Luis Radford is professor at the School of Education Sciences at Laurentian University in Sudbury, Ontario, Canada.[1] His research interests cover both theoretical and practical aspects of mathematics thinking, teaching, and learning. His current research draws on Lev Vygotsky's historical-cultural school of thought, as well as Evald Ilyenkov's epistemology, in a conceptual framework influenced by Emmanuel Levinas and Mikhail Bakhtin, leading to a non-utilitarian and a non-instrumentalist conception of the classroom and education.

Radford is an editor of the education journal For the learning of mathematics. In 2011 he was the recipient of the Hans Freudenthal Medal of the International Commission on Mathematical Instruction for his "development of a semiotic-cultural theory of learning".[2]

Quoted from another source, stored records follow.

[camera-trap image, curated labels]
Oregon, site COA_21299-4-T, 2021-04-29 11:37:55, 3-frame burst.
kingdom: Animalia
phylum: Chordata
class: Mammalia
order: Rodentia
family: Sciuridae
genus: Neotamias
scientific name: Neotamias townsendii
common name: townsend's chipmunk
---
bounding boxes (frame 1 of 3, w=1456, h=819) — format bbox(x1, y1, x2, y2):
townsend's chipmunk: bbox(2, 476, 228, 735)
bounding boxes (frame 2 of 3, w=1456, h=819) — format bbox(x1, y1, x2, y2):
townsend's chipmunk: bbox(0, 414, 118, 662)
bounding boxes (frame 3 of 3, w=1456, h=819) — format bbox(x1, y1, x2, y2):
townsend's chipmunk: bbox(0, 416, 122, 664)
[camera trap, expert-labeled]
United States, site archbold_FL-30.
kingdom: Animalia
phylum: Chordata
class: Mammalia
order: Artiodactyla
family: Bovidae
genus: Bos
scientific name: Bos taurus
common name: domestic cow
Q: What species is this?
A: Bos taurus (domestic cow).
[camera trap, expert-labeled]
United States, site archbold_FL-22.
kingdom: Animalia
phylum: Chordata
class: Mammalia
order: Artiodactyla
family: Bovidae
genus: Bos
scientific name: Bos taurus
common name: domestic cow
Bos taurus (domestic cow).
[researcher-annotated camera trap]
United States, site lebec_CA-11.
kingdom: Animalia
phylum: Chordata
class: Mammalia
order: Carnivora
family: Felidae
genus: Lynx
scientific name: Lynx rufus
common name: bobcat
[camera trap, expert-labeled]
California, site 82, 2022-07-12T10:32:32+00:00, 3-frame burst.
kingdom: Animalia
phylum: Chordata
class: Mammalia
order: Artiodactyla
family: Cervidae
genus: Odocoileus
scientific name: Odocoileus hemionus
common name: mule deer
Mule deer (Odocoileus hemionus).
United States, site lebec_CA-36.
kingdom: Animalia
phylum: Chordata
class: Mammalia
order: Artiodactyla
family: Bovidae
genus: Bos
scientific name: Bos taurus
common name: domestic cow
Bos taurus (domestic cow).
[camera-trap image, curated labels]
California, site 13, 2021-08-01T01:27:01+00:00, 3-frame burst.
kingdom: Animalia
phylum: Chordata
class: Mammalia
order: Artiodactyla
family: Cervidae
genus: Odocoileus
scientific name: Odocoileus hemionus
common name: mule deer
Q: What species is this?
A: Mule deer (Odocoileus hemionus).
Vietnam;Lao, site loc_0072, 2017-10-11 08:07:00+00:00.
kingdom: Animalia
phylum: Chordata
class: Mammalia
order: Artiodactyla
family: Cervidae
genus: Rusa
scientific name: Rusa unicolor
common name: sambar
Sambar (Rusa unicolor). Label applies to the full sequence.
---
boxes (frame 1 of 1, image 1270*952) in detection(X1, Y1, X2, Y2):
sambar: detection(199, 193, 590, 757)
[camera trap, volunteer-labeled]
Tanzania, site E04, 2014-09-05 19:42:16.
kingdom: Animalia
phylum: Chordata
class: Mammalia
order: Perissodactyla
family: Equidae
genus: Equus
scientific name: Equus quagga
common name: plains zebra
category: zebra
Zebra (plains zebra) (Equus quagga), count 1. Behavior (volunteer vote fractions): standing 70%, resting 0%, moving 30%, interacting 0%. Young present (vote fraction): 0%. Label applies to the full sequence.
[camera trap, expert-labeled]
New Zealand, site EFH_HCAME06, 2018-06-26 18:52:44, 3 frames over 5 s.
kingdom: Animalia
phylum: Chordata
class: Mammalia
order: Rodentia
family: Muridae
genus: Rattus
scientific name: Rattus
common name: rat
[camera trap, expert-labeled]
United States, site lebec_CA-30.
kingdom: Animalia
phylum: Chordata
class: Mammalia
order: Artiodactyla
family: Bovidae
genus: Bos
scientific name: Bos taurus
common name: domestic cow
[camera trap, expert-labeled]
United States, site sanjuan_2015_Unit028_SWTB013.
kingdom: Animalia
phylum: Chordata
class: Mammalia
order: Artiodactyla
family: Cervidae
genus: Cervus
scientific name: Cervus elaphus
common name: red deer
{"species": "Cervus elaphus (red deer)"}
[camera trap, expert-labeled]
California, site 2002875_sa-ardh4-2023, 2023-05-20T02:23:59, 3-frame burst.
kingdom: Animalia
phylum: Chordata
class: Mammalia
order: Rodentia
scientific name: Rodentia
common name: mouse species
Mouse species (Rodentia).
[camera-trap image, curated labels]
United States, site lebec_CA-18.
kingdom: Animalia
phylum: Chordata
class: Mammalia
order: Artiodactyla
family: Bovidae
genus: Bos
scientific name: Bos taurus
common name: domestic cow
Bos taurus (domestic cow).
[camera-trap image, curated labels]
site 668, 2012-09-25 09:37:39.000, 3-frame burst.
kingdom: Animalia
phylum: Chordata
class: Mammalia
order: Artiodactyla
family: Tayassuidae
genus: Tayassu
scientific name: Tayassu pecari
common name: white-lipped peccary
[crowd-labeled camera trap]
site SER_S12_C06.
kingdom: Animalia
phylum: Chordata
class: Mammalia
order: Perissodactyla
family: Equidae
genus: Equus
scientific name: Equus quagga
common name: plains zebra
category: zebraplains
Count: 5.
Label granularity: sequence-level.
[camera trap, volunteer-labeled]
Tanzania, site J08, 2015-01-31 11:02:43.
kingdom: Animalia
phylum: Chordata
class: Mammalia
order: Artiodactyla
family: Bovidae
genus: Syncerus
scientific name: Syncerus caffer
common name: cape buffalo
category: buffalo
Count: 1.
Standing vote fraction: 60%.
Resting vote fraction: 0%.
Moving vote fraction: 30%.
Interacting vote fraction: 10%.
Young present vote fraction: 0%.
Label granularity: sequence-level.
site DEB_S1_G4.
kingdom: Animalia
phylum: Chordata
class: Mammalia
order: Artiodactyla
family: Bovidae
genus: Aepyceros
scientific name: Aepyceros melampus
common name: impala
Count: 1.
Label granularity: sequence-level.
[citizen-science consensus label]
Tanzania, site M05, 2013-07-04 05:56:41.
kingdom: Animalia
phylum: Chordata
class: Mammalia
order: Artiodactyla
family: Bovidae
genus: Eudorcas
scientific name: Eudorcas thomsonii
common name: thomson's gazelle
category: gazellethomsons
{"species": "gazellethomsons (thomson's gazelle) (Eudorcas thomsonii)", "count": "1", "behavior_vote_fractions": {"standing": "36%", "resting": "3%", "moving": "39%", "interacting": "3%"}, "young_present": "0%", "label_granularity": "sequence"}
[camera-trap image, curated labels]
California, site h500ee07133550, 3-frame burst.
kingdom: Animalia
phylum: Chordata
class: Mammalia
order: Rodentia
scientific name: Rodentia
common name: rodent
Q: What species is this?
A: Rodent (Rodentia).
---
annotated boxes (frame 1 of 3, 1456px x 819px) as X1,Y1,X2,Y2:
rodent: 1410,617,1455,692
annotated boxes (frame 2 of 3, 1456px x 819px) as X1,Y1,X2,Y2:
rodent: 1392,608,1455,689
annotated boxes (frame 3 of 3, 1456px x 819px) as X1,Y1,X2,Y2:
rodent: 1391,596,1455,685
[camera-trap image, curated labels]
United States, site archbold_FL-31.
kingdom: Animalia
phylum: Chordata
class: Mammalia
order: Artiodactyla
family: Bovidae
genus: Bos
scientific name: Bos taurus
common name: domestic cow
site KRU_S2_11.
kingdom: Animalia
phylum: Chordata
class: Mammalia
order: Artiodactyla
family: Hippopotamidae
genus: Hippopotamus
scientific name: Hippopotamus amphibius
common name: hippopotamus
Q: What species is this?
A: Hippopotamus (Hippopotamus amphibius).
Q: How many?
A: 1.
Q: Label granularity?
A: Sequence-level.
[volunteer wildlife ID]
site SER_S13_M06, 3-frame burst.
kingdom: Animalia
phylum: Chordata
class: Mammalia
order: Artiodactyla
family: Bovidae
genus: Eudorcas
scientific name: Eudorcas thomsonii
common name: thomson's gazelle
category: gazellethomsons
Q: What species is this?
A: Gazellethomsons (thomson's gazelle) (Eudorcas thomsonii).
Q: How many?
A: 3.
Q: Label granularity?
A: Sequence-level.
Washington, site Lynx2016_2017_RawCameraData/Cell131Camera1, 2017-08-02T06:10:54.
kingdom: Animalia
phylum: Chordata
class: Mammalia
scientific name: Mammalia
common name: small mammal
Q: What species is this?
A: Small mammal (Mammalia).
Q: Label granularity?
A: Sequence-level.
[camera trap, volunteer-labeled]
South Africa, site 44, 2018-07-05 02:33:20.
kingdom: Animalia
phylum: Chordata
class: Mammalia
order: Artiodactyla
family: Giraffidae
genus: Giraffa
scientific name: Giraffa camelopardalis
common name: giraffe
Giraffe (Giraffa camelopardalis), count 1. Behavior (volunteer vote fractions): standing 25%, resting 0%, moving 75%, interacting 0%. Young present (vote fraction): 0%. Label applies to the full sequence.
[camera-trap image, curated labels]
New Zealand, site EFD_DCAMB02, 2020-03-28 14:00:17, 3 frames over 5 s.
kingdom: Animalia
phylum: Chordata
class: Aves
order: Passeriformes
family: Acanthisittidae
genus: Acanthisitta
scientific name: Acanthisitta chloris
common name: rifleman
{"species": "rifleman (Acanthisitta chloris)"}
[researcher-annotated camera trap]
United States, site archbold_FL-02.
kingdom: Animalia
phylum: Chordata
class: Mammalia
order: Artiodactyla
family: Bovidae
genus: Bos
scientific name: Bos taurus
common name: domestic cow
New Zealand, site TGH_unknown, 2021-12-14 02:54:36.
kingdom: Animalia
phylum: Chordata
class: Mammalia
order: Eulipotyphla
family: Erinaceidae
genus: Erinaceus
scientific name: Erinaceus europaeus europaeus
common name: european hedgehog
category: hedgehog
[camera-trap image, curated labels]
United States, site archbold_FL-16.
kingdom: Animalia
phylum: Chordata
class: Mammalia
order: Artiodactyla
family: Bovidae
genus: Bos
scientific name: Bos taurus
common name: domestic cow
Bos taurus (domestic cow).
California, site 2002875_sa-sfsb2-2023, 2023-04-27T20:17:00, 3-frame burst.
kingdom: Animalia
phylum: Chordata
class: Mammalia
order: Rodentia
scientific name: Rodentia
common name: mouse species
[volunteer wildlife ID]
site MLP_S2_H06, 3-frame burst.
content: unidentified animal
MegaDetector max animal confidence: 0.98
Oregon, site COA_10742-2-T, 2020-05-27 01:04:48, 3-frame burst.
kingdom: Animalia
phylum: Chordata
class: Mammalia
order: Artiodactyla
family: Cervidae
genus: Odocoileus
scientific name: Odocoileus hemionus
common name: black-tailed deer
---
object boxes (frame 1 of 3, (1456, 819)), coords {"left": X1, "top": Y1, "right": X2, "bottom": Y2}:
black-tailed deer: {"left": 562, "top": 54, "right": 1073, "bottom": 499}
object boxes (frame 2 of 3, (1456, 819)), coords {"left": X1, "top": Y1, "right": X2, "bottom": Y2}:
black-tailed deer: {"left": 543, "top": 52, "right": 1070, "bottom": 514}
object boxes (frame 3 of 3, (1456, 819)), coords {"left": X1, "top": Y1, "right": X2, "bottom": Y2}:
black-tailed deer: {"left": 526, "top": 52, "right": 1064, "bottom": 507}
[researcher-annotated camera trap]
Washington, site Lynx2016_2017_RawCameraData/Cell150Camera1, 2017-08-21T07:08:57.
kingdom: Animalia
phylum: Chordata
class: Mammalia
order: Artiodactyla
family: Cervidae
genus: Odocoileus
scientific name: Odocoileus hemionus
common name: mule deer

He is the editor of book series "Semiotic Perspectives in the Teaching & Learning of Math" with Springer Verlag.

Publications

  • Luis Radford (2003) Gestures, Speech, and the Sprouting of Signs: A Semiotic-Cultural Approach to Students' Types of Generalization. Mathematical thinking and learning 5 (1).
  • Luis Radford (2000) Signs and meanings in students' emergent algebraic thinking: A semiotic analysis. Educational Studies in Mathematics 42 (3).
  • Luis Radford (1997) On psychology, historical epistemology, and the teaching of mathematics: towards a socio-cultural history of mathematics. For the Learning of Mathematics 17 (1).
  • Luis Radford (2002) The seen, the spoken and the written: A semiotic approach to the problem of objectification of mathematical knowledge. For the learning of mathematics 22 (2).